• Extrait du document:
صــلاتــهم صحيحة ولــكن غــير جـائزة

Puis, un jour, un homme élégant descendit du train venant d’Alger. Il demanda à rencontrer des personnes de la ville opposées à l’administration. On lui présenta des notabilités.

Quand il leur dit qui il était, ils l’accompagnèrent chez Si Meknous. L’homme était l’Emir Khaled (1875 – 1936) à qui furent recommandés les Sigois qui allaient cotiser assidûment à la cause du petit-fils de l’Émir et notamment à son journal nationaliste « El Ikdam » que l’ex – élève du Lycée Louis le Grand et brillant Saint Cyrien, édita de 1919 à 1923.

Mon oncle Si Mokhtar, âgé de 10 ans en fut marqué. Il me raconta cette anecdote : « Lors d’une visite de l’Emir Khaled, la situation de la ville passant par une période de vaches maigres, mon père informa son hôte qu’il était désolé au nom de tous les nationalistes de ne lui avoir rien préparé  mais il avait une idée pour lui permettre de ne pas le laisser  retourner bredouille à Alger. Il emmena l’Emir avec lui chez le Caïd de la ville et, sans préalable, le mit au courant de ce qu’il voulait. Pour se débarrasser de la peste et du choléra, Le Caïd qui avait peur de déplaire à ses maîtres, mit généreusement la main à la poche et l’Emir reprit le train, incrédule. » Restons avec notre Medersa.

• Consigne: Réécrivez sous forme de liste le paragraphe de l'extrait qui commence par « Quand il leur dit qui il était », en conservant ses faits principaux.

Éléments du jeu de données

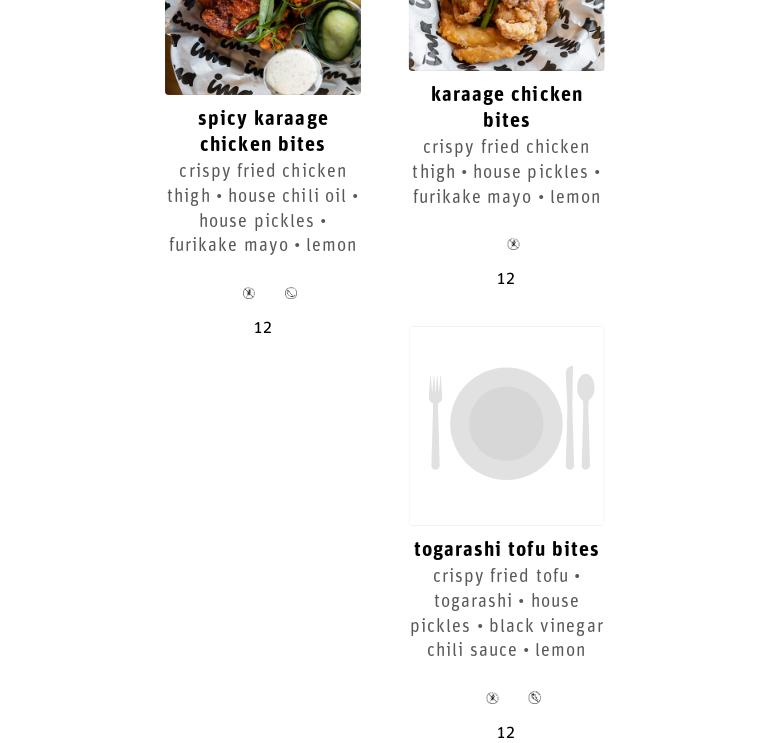 spicy karaage chicken bites
crispy fried chicken thigh • house chili oil • house pickles • furikake mayo • lemon

12

karaage chicken bites
crispy fried chicken thigh • house pickles • furikake mayo • lemon

12

togarashi tofu bites
crispy fried tofu • togarashi • house pickles • black vinegar chili sauce • lemon

12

• Corrigé:
- Après avoir appris qui était l'homme, les notabilités l'accompagnèrent chez Si Meknous.
- Cet homme était l'Emir Khaled (1875 – 1936), petit-fils de l'Émir, ancien élève du Lycée Louis le Grand et brillant Saint Cyrien.
- Les Sigois lui furent recommandés et allaient cotiser assidûment à sa cause.
- Ils soutinrent notamment son journal nationaliste « El Ikdam », qu'il édita de 1919 à 1923.